The Demolisher

Land: Kanada 2015  Regie: Gabriel Carrer  Mit: Ry Barrett, Tianna Nori, Jessica Vano Label: Meteor  FSK: 18 – Ein Beitrag von Julian Dax:

© Meteor

 

Was ist die Aufgabe der Texte auf DVD-Hüllen?
In erster Linie sollen sie über den Film informieren, in zweiter den Leser möglichst zum Kauf animieren.
Das tun die meisten wohl auch, und zwar kurz und bündig. Manchmal jedoch stößt man dabei auch auf wahre Poeten unter den Schreibern, die sämtliche Hemmungen fallen lassen und gar kein Halten mehr kennen.

 

Ein solches Beispiel findet sich auf der Hülle von The Demolisher des kanadischen Regisseurs und Drehbuchautors Gabriel Carrer: „In der Tradition der Grindhouse-Klassiker der 80er Jahre, irgendwo zwischen Exterminator und Maniac (der Autor verwechselt hier eindeutig Maniac mit Maniac Cop) entfesselt Regisseur Carrer ein moströses Biest von einem Film, dessen energetisch pulsierender Synthie-Soundtrack den Zuschauer auf eine intensive Reise in ein verstörtes Hirn entführt. Ry Barrett verkörpert den dunklen Rächer in einer schauspielerischen Tour de Force, begleitet von einer gnadenlos brillanten Kamera, die sich in Reminiszenz an Nicolas Winding Refn gierig an einem Cocktail aus Schmutz, Blut und Neon betrinkt. Unter all seiner Gewalt ist The Demolisher nicht nur ein Adrenalinrausch, sondern eine bedrückende Studie menschlicher Obsession im Schatten tiefer Verzweiflung. The Punisher für eine neue Generation. Ein Film, den keiner so schnell vergessen wird.“

Welche Substanzen der Verfasser dieser Zeilen auch immer zu sich genommen hat, bevor er sich den Film anschaute – so ganz nüchtern scheint er wahrlich nicht gewesen sein, denn The Demolisher ist im Grunde nur ein weiterer Versuch, zwei vollkommen gegensätzliche Filmgenres miteinander zu vermischen, in diesem Fall einen brutalen Selbstjustiz-Actioner und einen Arthaus-Film. Damit setzt sich The Demolisher natürlich zwischen mindestens zwei Stühle und liefert ein entsetzlich prätentiöses Machwerk, das niemandem wirklich gefallen dürfte. Die Geschichte von Bruce, der aus Verzweiflung über das Schicksal seiner an den Rollstuhl gefesselten Frau nach einem Überfall irgendwelcher Verbrecher zum Rächer wird, der in einer Kampfmontur der Polizei nachts loszieht und wahllos Menschen zusammenschlägt, ist weder besonders interessant noch innovativ. Vor allem aber versteht es der Hauptdarsteller nicht, beim Zuschauer Mitleid oder gar Verständnis für sein Tun zu wecken, denn dazu bleibt er die ganze Zeit über viel zu ausdruckslos.

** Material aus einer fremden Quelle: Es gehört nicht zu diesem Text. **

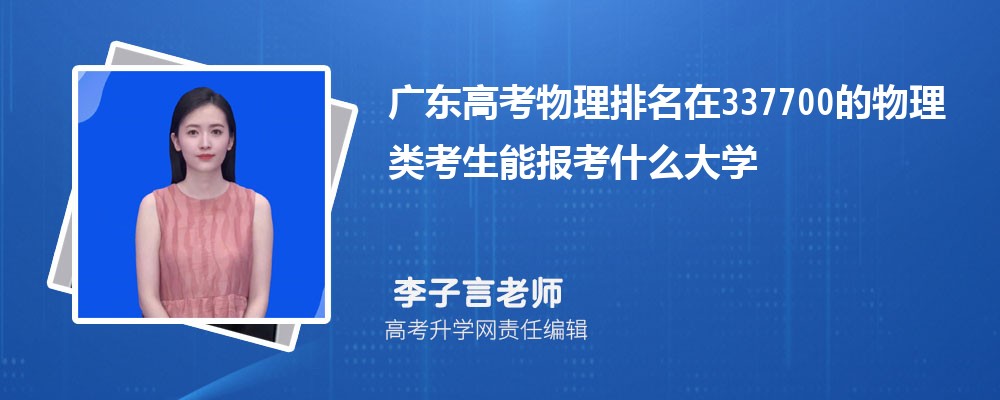 �V�|�߿�������337700�������(l��i)�����܈�(b��o)ʲô��W(xu��)(ԭ��(chu��ng))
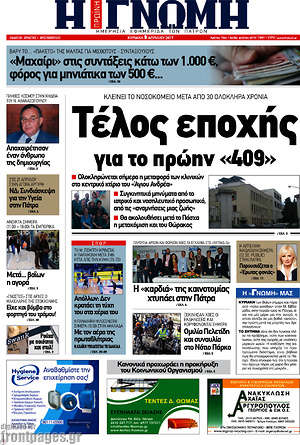 Πρωτοσέλιδο Η Γνώμη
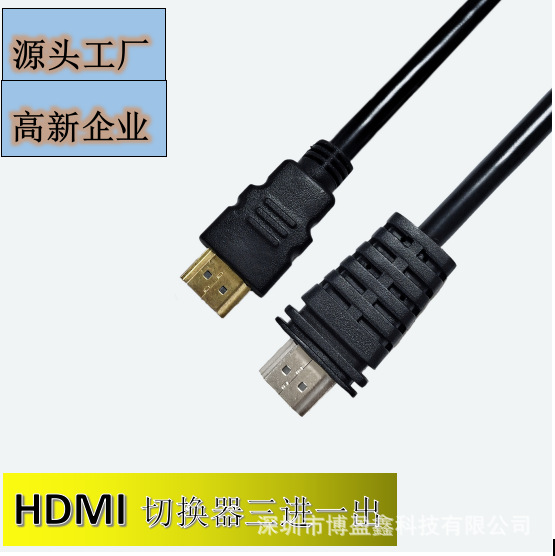 高性价比HDMI 0.5米 猪尾巴线 三进一出切换器线 信号平稳传送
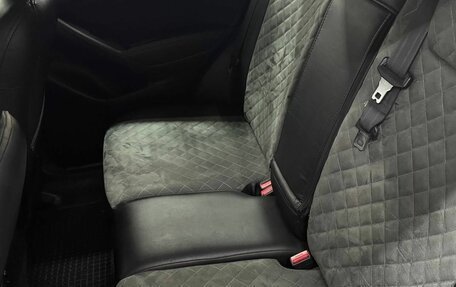 Mazda CX-5 II, 2014 год, 1 899 900 рублей, 14 фотография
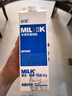 必如冰博克提纯乳低温牛奶1kg*1 芝士口感醇厚鲜奶6.2g优质蛋白鲜牛奶 实拍图
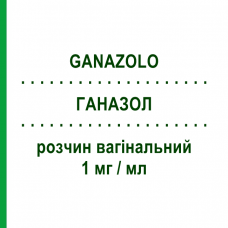 ГАНАЗОЛ (GANAZOLO) 1 мг/мл розчин вагінальний 5 шт 150 мл - Еконазол IST.GANASSINI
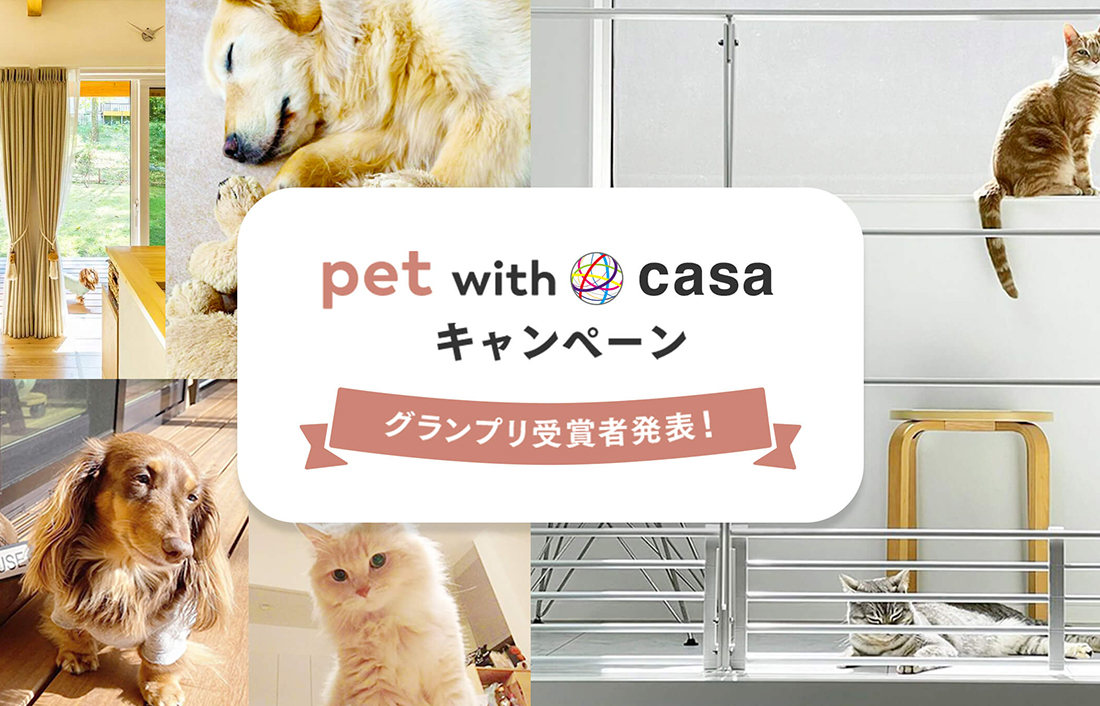 【キャンペーン】 「pet with casa キャンペーン」グランプリ受賞者3名発表！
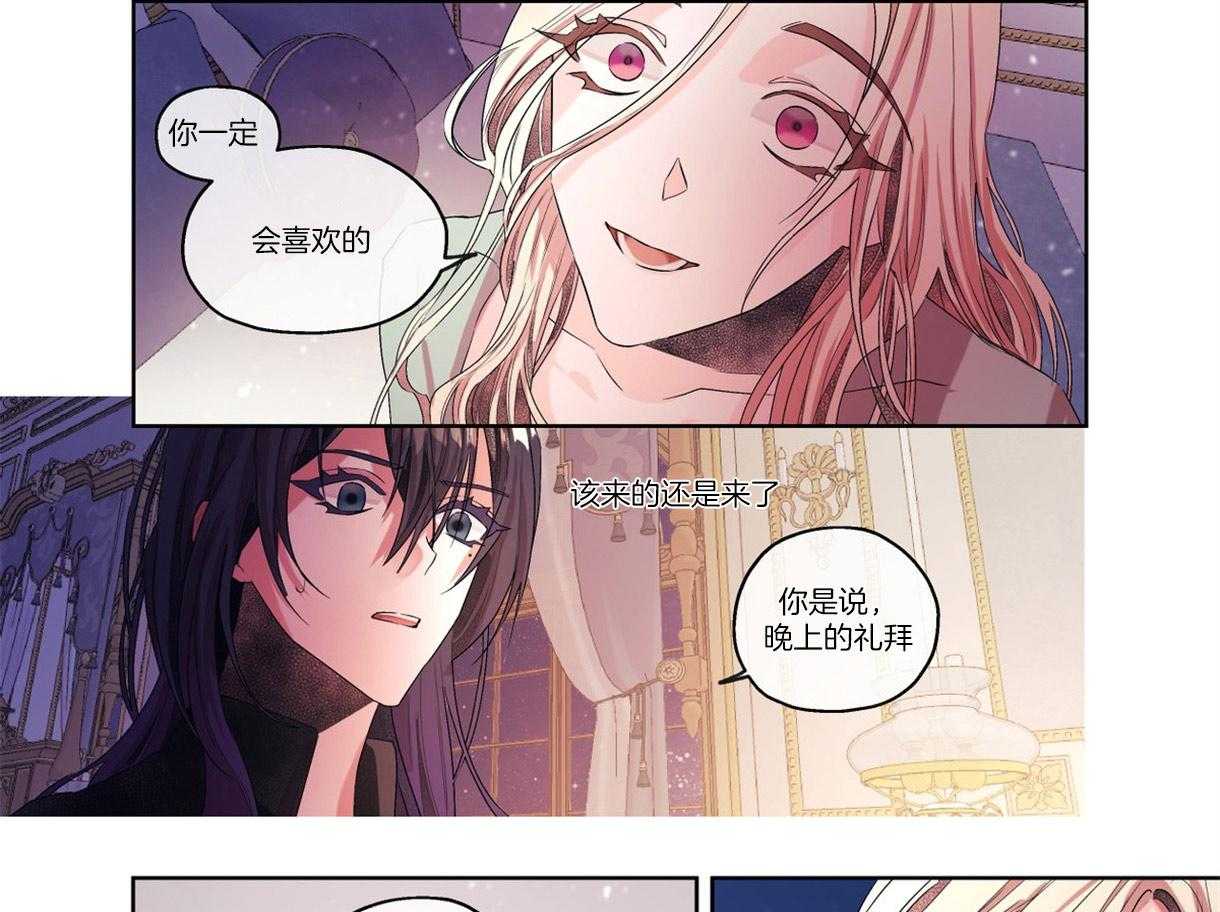 误入歧途 第8话 第7页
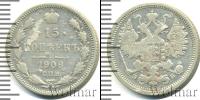 Монета 1894 – 1917 Николай II 15 копеек Серебро 1906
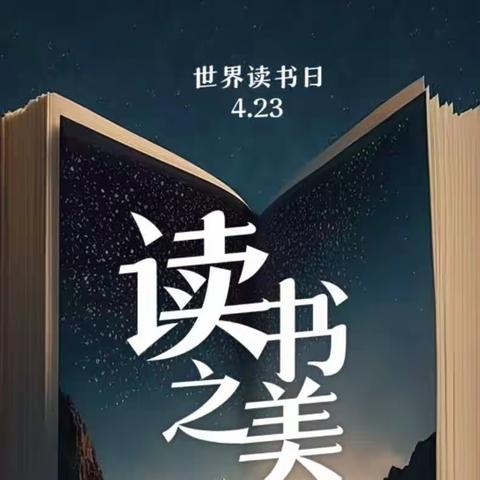 古韵诗词 经典芳华——杨汉中学举行第三届古诗文默写大赛暨4.23世界读书日活动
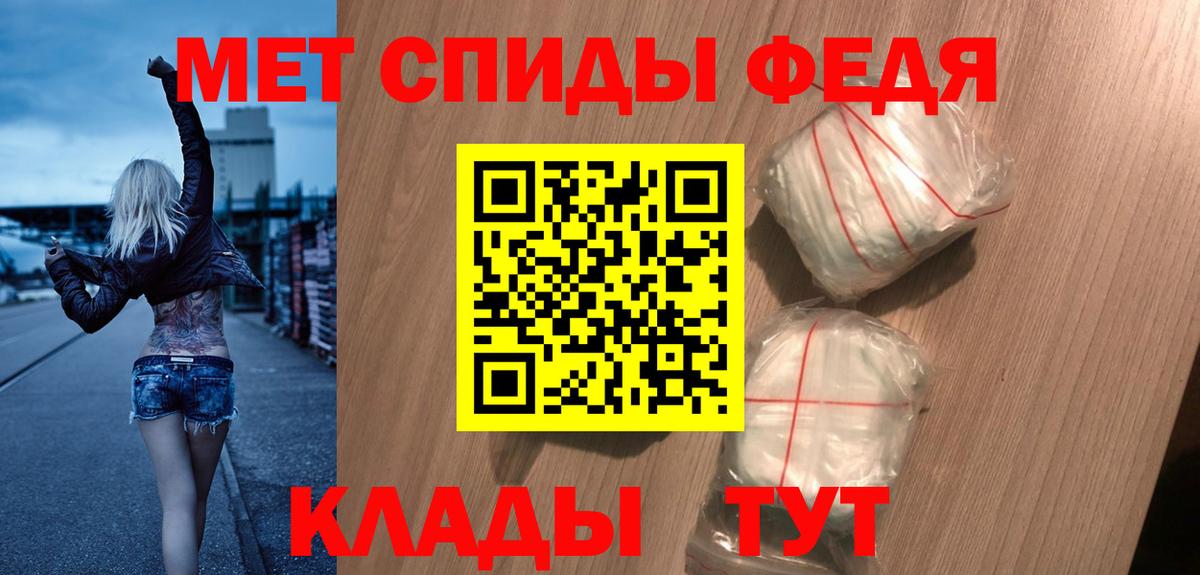 Амфетамин Premium  АМФ  АМФ  Вход с VPN  Миллерово 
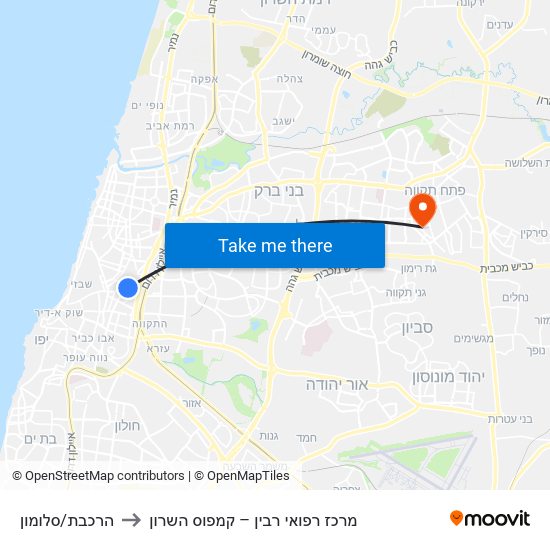 הרכבת/סלומון to מרכז רפואי רבין – קמפוס השרון map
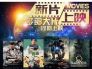 体育市场迎消费升级  NBA球星密集中国行觅新机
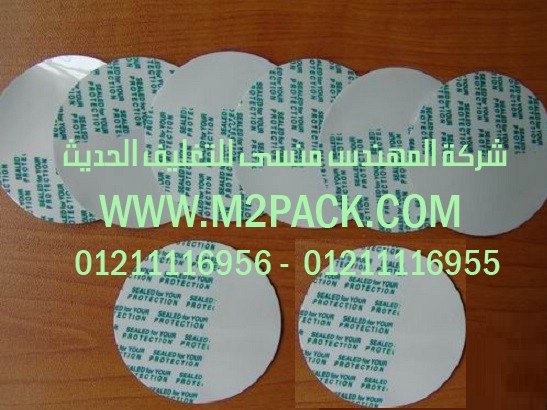 الطبات الواقية ذات التكنولوجيا الخاصة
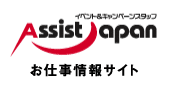 イベント&キャンペーンスタッフ アシストジャパン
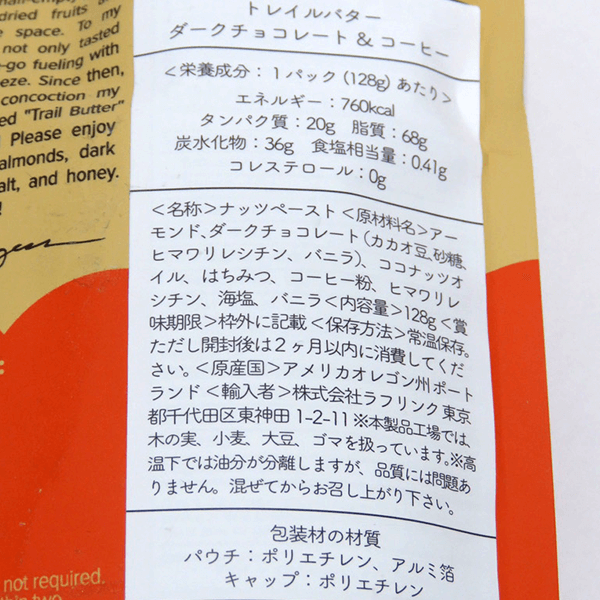 トレイルバターの商品イメージ02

Vollends absurd wird das Ganze, als er sich einbildet, eine junge Frau würde ihn verfolgen und er nun seinerseits alles daran setzt, um sie aus dem Weg zu räumen. Die längste Sequenz des ohnehin äußerst dialogarmen Filmes besteht darin, dass Bruce die Frau durch die Nacht einer seltsam menschenleeren Großstadt jagt, nur begleitet von einem besonders aufdringlichen und nervtötenden Soundtrack.

Eigentlich genügen die ersten 10 Minuten, um den Film zu demaskieren; eine Abfolge unzusammenhängender Bilder und Szenen dient als Exposition, mit so etwas Banalem wie Dialogen gibt sich Carrer nicht ab, aus dem chronologischen Durcheinander soll sich der Zuschauer gefälligst selbst einen Reim machen, schließlich wird ihm hier ein Kunstwerk präsentiert. Und so kommt der geplagte Rezensent nach 83 qualvollen Minuten zu dem Schluss, dass wenigstens der letzte Satz auf der Hülle stimmt; The Demolisher ist tatsächlich ein Film, „den keiner so schnell vergessen wird“, denn ein einleuchtenderes Beispiel für Inkompetenz, gepaart mit angeblichem künstlerischen Anspruch, findet man nicht so schnell wieder.


Technische Daten:

Bild: 2,35:1 (1.080p) / (16:9) anamorph
Ton: Deutsch DTS-HD Master Audio 5.1/ DD 5.1, Englisch DTS-HD Master Audio 5.1/ DD 5.1
Untertitel: Deutsch
Laufzeit: Ungeschnitten, ca. 86 Min. / ca. 83 Min.